The company spokesman said there are other reasons why a host may not receive payment for a visit, though he didn’t say if they applied to these hosts. For example, Airbnb says it’s required to hold funds if it doesn’t receive “valid and verified ID” within 30 days of notifying hosts that they must provide proof of identity, the spokesman said.
Kelly Aplin in Brooklyn has been an Airbnb host since 2017. She became much more dependent on her property in upstate New York after she lost her job and her husband’s live entertainment business was hurt by the coronavirus.
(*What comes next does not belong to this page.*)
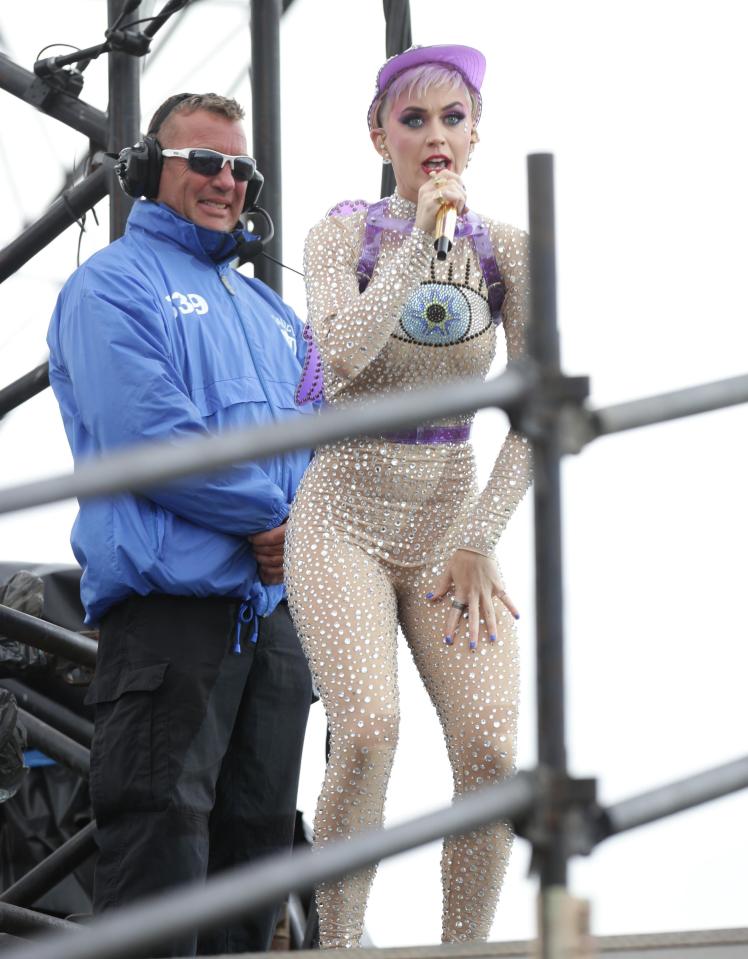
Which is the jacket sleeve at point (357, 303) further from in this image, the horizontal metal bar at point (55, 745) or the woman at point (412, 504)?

Aplin said she’s missing a payment of $1,983 from a guest’s stay on July 17.
“We’ve lost most of our income this year, so it’s a big deal,” Aplin said. “I might not feel comfortable renting through Airbnb going forward if we’re going to have to harass them to get paid with no response.”
After being contacted by CNBC, Airbnb issued Aplin her missing payment, she said.
The problem isn’t limited to the U.S.
Christina Strutt, who has a property in Somerset, England, said she’s complained to Airbnb about four missed payments from the company. Strutt said Airbnb owed her £1,300, or more than $1,700.
“I’m quite upset because I don’t like big people bullying little people,” she said. “It’s just frustrating when they don’t get back to you and brush you off with excuses.”
Soon after CNBC told the company about Strutt, she received her payment.